PHOENIX (CN) – Sheriff Joe Arpaio’s deputies working off-duty security at the Phoenix International Raceway mercilessly beat and Tasered a man and his son “without provocation or cause,” the family says.
Michael Wyman, his wife Jan and his son Wade “were enjoying a day with friends at the NASCAR race at Phoenix International Raceway” on Nov. 13, 2010, according to their complaint in Maricopa County Court. The family decided to go to the racetrack’s Speed Cantina, where Maricopa County Sheriff’s deputies provide security.
Michael Wyman said he was approached by a friend who he had not seen in a long time, and after he greeted the friend with “a high five and bear hugs,” Deputy Preston Boyer “without verbal warning or command and without provocation or cause, approached Michael from behind and began to choke Michael using a choke hold.”
Michael, “disoriented and unable to see his unidentified attacker, grabbed onto his assailant’s arm to try to loosen the choke hold so he could breathe and to free himself,” he says. Another sheriff’s officer then pushed his wife aside “and Tasered Michael in the back,” according to the complaint.
As Michael lay on the floor, the family says, a second sheriff’s officer Tasered him again. His wife “begged the MCSO deputies to stop, but a deputy shoved Jan in the chest with both of his hands and ordered her to get back,” the complaint states.
When the Wyman’s daughter, Melissa, also pleaded with the deputies to stop, a deputy threatened to Taser her too.

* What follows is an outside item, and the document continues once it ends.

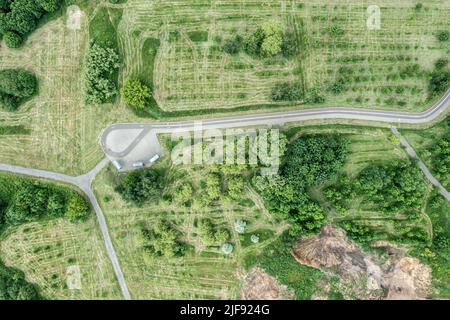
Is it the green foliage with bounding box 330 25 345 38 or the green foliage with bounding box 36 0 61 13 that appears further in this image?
the green foliage with bounding box 330 25 345 38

A deputy threatened to Taser the friend that Michael had high-fived, as well.
Jan Wyman says she went to her husband, who was lying face-down on the ground, “to hold his face off of the ground, his mouth foaming and his body still rigid and convulsing from the electrical shocks,” and deputies ordered her away and threatened to Taser her again.
Although her husband “was disabled and immobilized by the Taser shocks, the MCSO deputies then stomped on Michael’s arms, kicked him, and handcuffed him,” according to the complaint.
The Wymans’ friends told the deputies “there was no reason for the deputies’ conduct,” and one friend, a Phoenix firefighter, told deputies “that they could not continue to Taser Michael after Michael was handcuffed.” Ron Wilson identified himself as a Phoenix firefighter, but a deputy told him “he did not ‘care who the fuck’ Wilson was and then threatened to Taser Wilson, too,” the complaint states.
When the son, Wade Wyman, asked the deputies why they were assaulting his father the deputies “began to shove Wade backwards, and continued to shove Wade even after he raised his hand to indicate that he was not resisting nor was he attempting to touch the MCSO deputies.” Then the deputies Tasered Wade, and one deputy “kicked and kneed Wade in the ribs as he handcuffed Wade,” the lawsuit states.
Michael and Wade were moved behind a gated area, where they sat for an hour before the deputies decided to search them. In response to orders, Michael stood up and spread his legs to be searched, but one deputy “laughed and said, ‘Oh, I guess you aren’t listening!’ and kicked and stomped on Michael’s right leg and foot.”
Two deputies restrained Michael’s arms “while the first deputy continued to kick him; the kicks and stomps struck Michael’s Tasered leg and the inside of his foot,” the Wymans claim.
Michael Wyman says he was hospitalized after the “unprovoked and unjustified attacks,” and underwent multiple surgeries “on his Tasered calf and broken foot.”
Criminal charges were filed against Michael, and dismissed; no criminal charges were ever filed against Wade.
The Wymans seek punitive damages for gross negligence, assault and battery, false arrest, intentional infliction of emotional distress and malicious prosecution.
Defendants include Sheriff Joseph Arpaio, the Maricopa County Sheriff’s Office, Preston Boyer, William R. Cox, George Inuaki, Michael Martinez, Ryan Neville, Nicholas Perez, and Dominick Reaulo.
The Wymans represented by Daniel Treon with Treon & Shook.